# Dividing head ala Harold Hall



## Pete49 (Jun 19, 2012)

My take on the Harold Hall dividing head. Just finished and heres the photos
Pete


----------



## Charley Davidson (Jun 19, 2012)

Nice project, You have a link to the plans?


----------



## bcall2043 (Jun 19, 2012)

Pete49, 

Your project looks great! Is that an ER collet setup you used? Been looking for a quality one at a modest price. Getting mixed feed back on the import ones.



Charley Davidson said:


> Nice project, You have a link to the plans?



Charley,

Not sure about a link to the plans but found this link to Harold Hall's web site yesterday. http://www.homews.co.uk/

Benny


----------



## rickard (Jun 21, 2012)

Man I love it I've been looking at Divider Plans to scale down for small applications , and I think I found a Winner 
Thanks Pete


----------



## Pete49 (Jun 21, 2012)

bcall2043 said:


> Pete49,
> 
> Your project looks great! Is that an ER collet setup you used? Been looking for a quality one at a modest price. Getting mixed feed back on the import ones.
> 
> ...



Yep er collet ...the plan calls for a thread to match the your lathe spindle nose but I figure I can always make another spindle if I need it.
Plans are in his book in the workshop series #35
Pete


----------



## jumps4 (Jun 21, 2012)

nice job man
I was just talking to bennie (bcall2043) about the same thing i used to replicate a gear with broken teeth the only thing different is it has 2 index points so you will skip over the broken teeth and not loose position. now i can show him your pics thanks. mine had a threaded shaft on the outside and two cones. and a center support. the collet makes it a lot more useful
steve


----------



## HomeMetalMan (Jan 11, 2015)

I realise that this thread has been domant for quite some time but the  statistics for my website show that viewers are still comming to it via  this page.

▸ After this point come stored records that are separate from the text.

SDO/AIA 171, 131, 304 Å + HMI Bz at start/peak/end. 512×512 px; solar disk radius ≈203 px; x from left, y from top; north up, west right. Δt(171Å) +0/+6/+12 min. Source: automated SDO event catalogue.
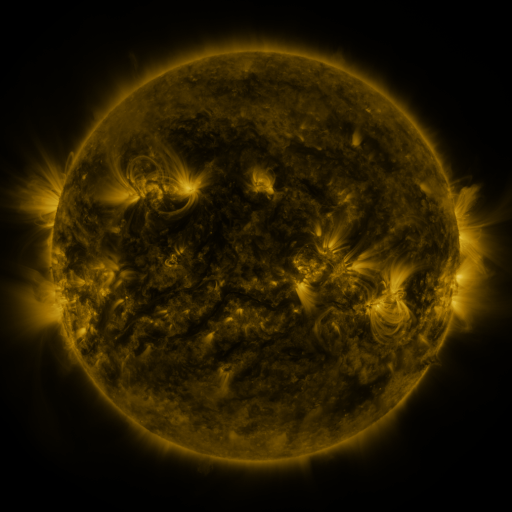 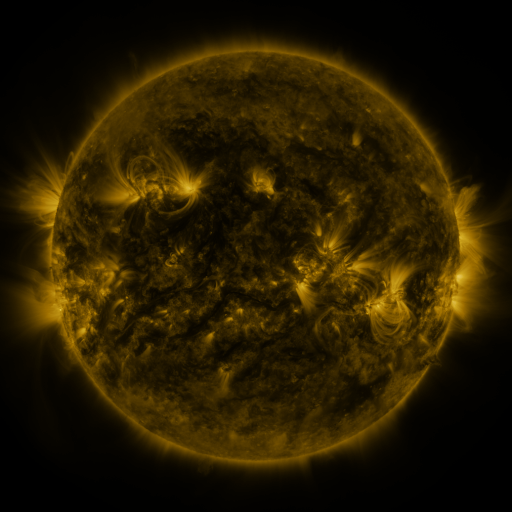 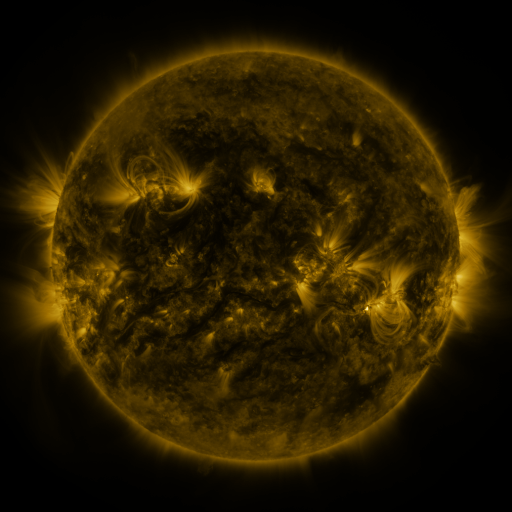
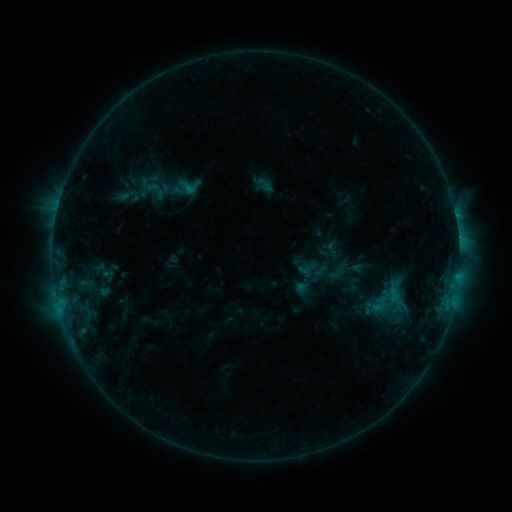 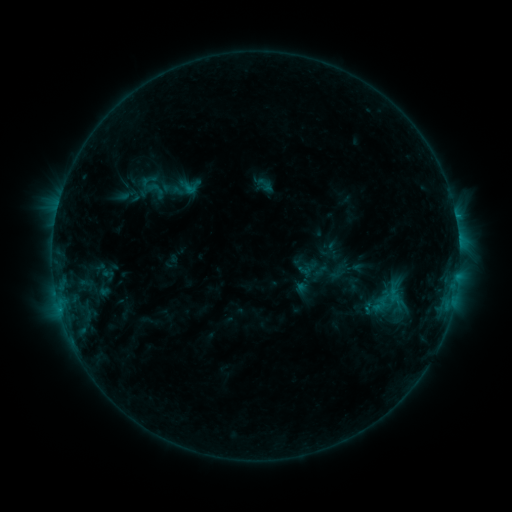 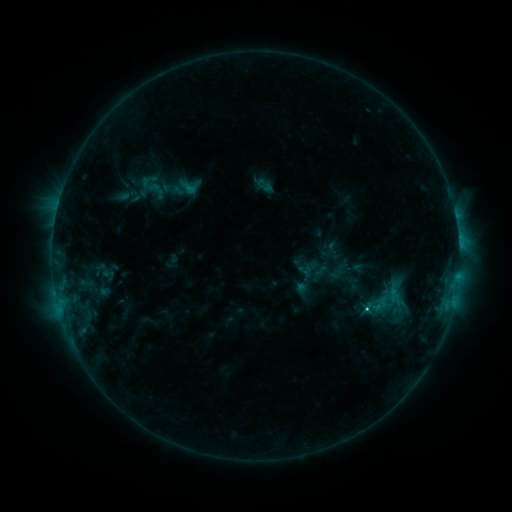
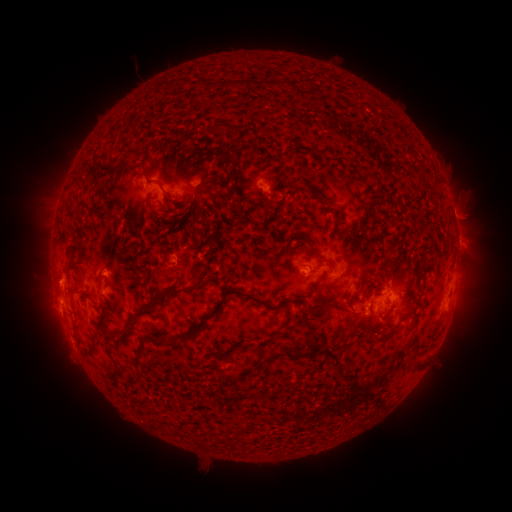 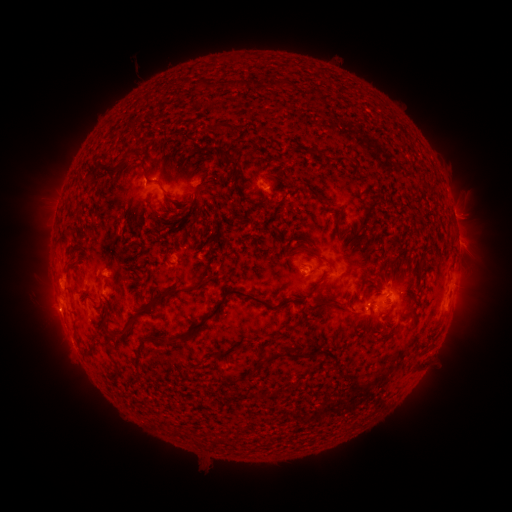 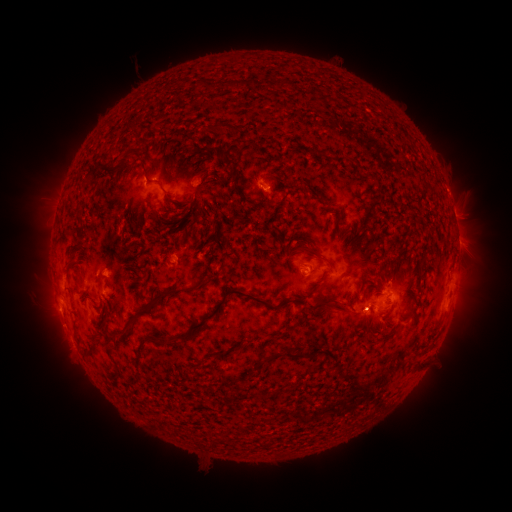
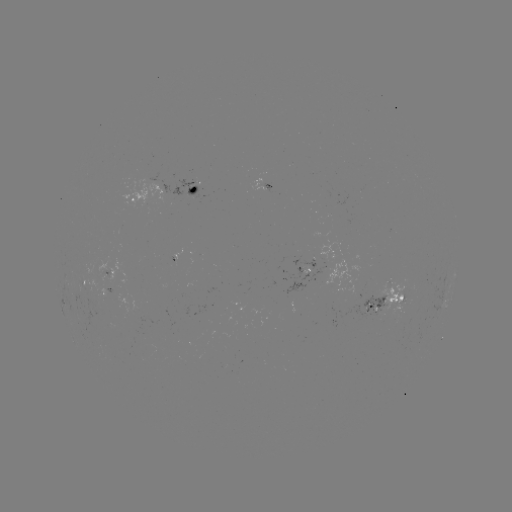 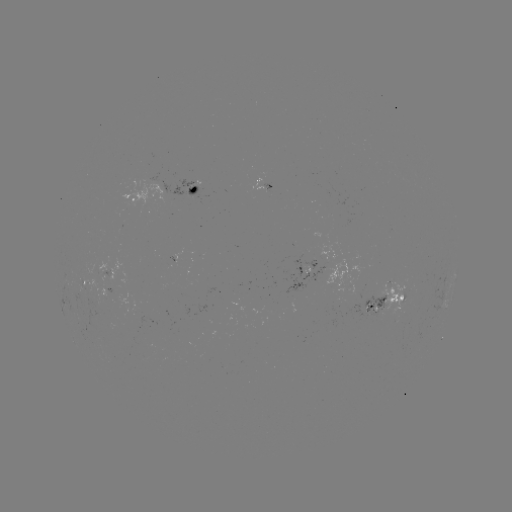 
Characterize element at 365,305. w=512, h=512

I thought therefore that present day viewers may also like to see my original version. The pages also show the four gear setup (Pete's version can also be setup this way) which provides additonal divisions. This is included here  http://www.homews.co.uk/page132.html

Viewers may also find my pages on dividing methods useful http://www.homews.co.uk/page425.html

Like your version Pete, very good!

Harold Hall


----------



## basildoug10 (Mar 4, 2015)

Pete49 said:


> My take on the Harold Hall dividing head. Just finished and heres the photos
> Pete


Hi Pete, I hope I clicked on the "LIKE" tab, great looking dividing device. Excellent idea. I definitely need some thing like that.
regards Basildoug10


----------